L’altro si fermò di botto.

«Vi ha dato qualche letterina per me, un fogliaccio qualunque, in somma che attesti qualmente siete qui in nome suo? Favorite consegnarmelo, acciò almeno io scusi con un pretesto l’abbandono de’ miei compatriotti. Diversamente, intendete, quantunque io sia sicuro che il generale Oliviero Cromvello non possa volere ad essi alcun male, ciò farebbe un pessimo effetto».

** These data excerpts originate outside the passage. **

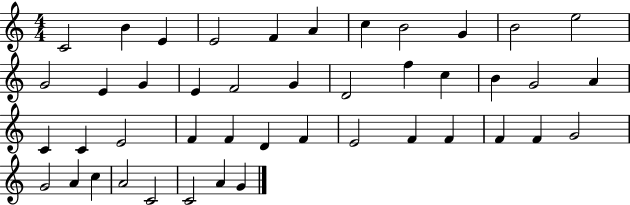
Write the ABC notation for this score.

X:1
T:Untitled
M:4/4
L:1/4
K:C
C2 B E E2 F A c B2 G B2 e2 G2 E G E F2 G D2 f c B G2 A C C E2 F F D F E2 F F F F G2 G2 A c A2 C2 C2 A G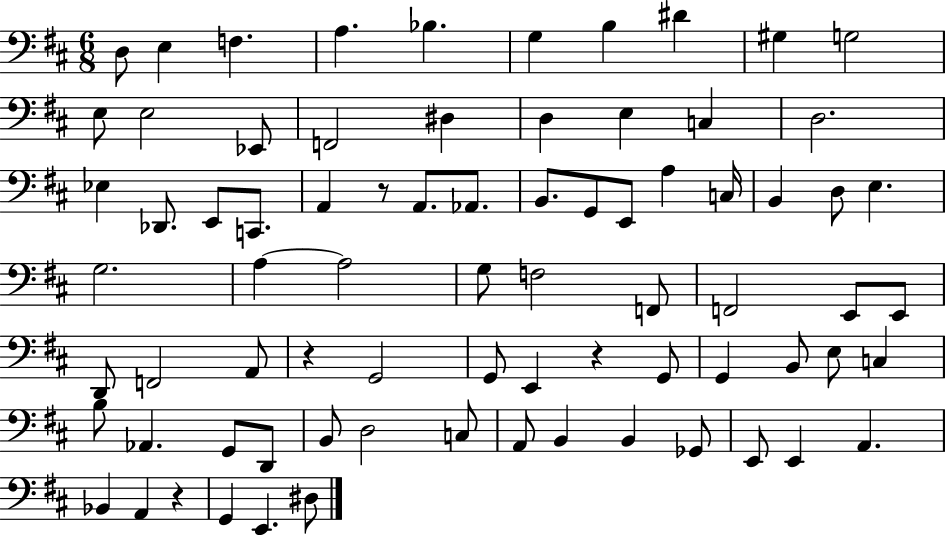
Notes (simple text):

D3/e E3/q F3/q. A3/q. Bb3/q. G3/q B3/q D#4/q G#3/q G3/h E3/e E3/h Eb2/e F2/h D#3/q D3/q E3/q C3/q D3/h. Eb3/q Db2/e. E2/e C2/e. A2/q R/e A2/e. Ab2/e. B2/e. G2/e E2/e A3/q C3/s B2/q D3/e E3/q. G3/h. A3/q A3/h G3/e F3/h F2/e F2/h E2/e E2/e D2/e F2/h A2/e R/q G2/h G2/e E2/q R/q G2/e G2/q B2/e E3/e C3/q B3/e Ab2/q. G2/e D2/e B2/e D3/h C3/e A2/e B2/q B2/q Gb2/e E2/e E2/q A2/q. Bb2/q A2/q R/q G2/q E2/q. D#3/e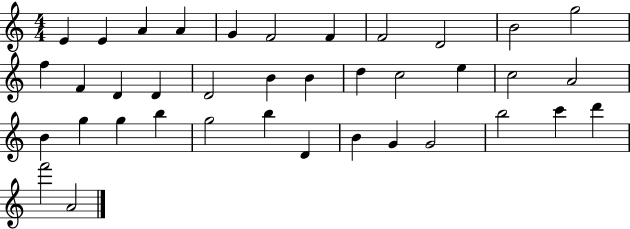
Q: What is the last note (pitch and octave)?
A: A4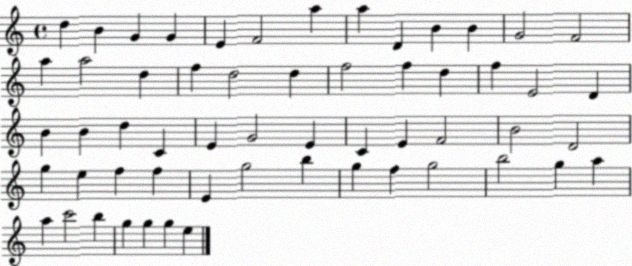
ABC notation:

X:1
T:Untitled
M:4/4
L:1/4
K:C
d B G G E F2 a a D B B G2 F2 a a2 d f d2 d f2 f d f E2 D B B d C E G2 E C E F2 B2 D2 g e f f E g2 b g f g2 b2 g a a c'2 b g g g e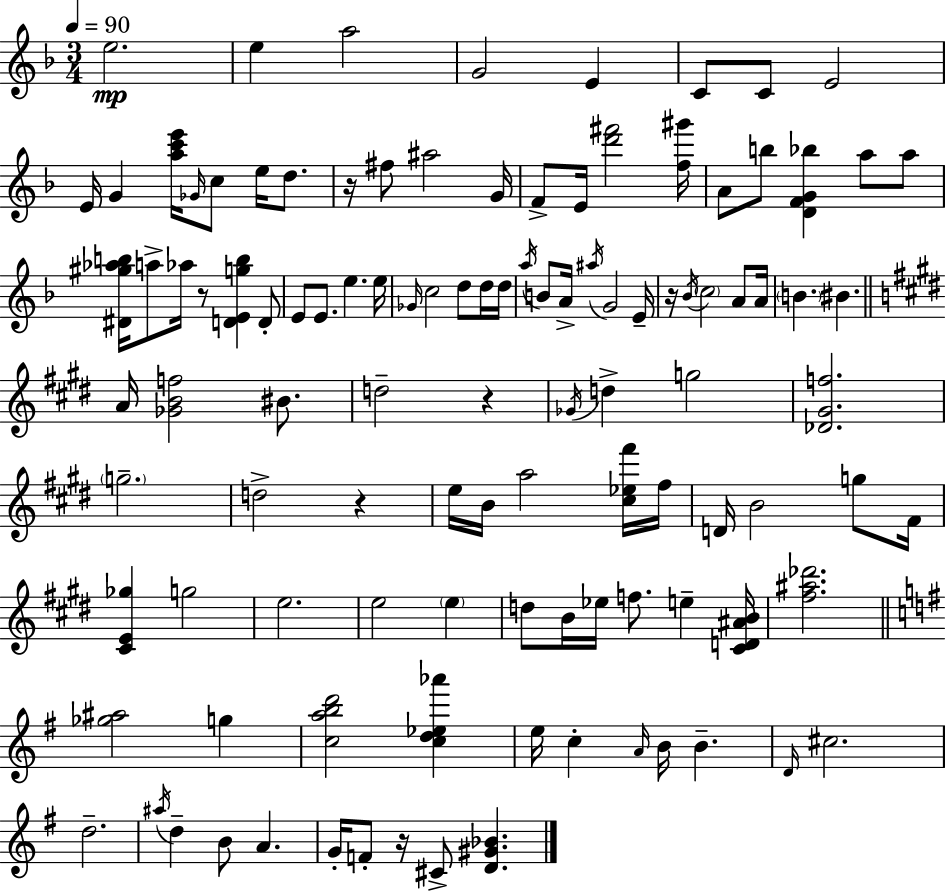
X:1
T:Untitled
M:3/4
L:1/4
K:Dm
e2 e a2 G2 E C/2 C/2 E2 E/4 G [ac'e']/4 _G/4 c/2 e/4 d/2 z/4 ^f/2 ^a2 G/4 F/2 E/4 [d'^f']2 [f^g']/4 A/2 b/2 [DFG_b] a/2 a/2 [^D^g_ab]/4 a/2 _a/4 z/2 [DEgb] D/2 E/2 E/2 e e/4 _G/4 c2 d/2 d/4 d/4 a/4 B/2 A/4 ^a/4 G2 E/4 z/4 _B/4 c2 A/2 A/4 B ^B A/4 [_GBf]2 ^B/2 d2 z _G/4 d g2 [_D^Gf]2 g2 d2 z e/4 B/4 a2 [^c_e^f']/4 ^f/4 D/4 B2 g/2 ^F/4 [^CE_g] g2 e2 e2 e d/2 B/4 _e/4 f/2 e [^CD^AB]/4 [^f^a_d']2 [_g^a]2 g [cabd']2 [cd_e_a'] e/4 c A/4 B/4 B D/4 ^c2 d2 ^a/4 d B/2 A G/4 F/2 z/4 ^C/2 [D^G_B]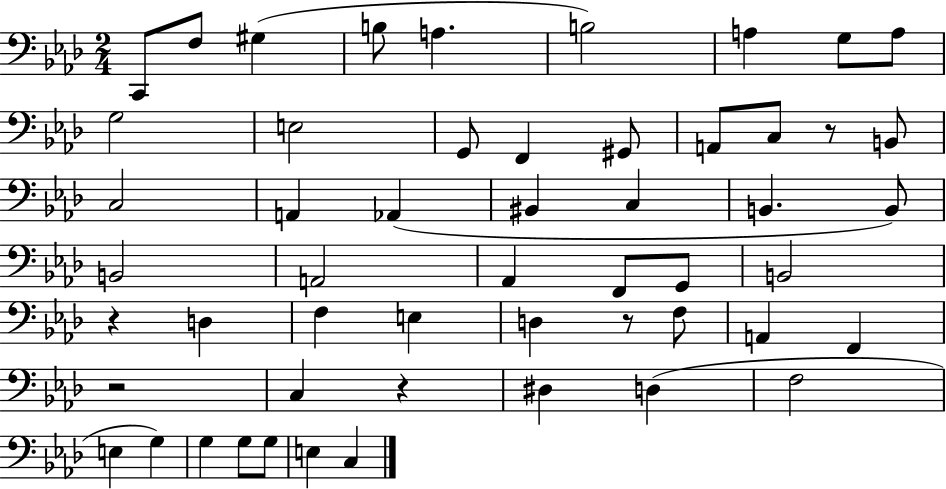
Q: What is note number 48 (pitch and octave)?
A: C3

Mordaunt retrocedè, e sentendo la botta diede un’occhiata terribile a d’Artagnan; questi però vi rispose con la ciera più garbata e amichevole che potesse immaginarsi.

«Quando vi dico una cosa, fece Mordaunt, mi fate l’ingiuria di dubitarne?

«Io! io dubitare di ciò che voi dite? Dio me ne liberi, mio caro! anzi vi tengo per degno e perfetto gentiluomo, secondo le apparenze.... E poi, volete che vi parli schietto?

«Parlate.

«Il signor du Vallon qui presente è ricco, ha quarantamila lire di entrata, ed in conseguenza non tira ai denari; sicchè non discorro per lui, ma per me.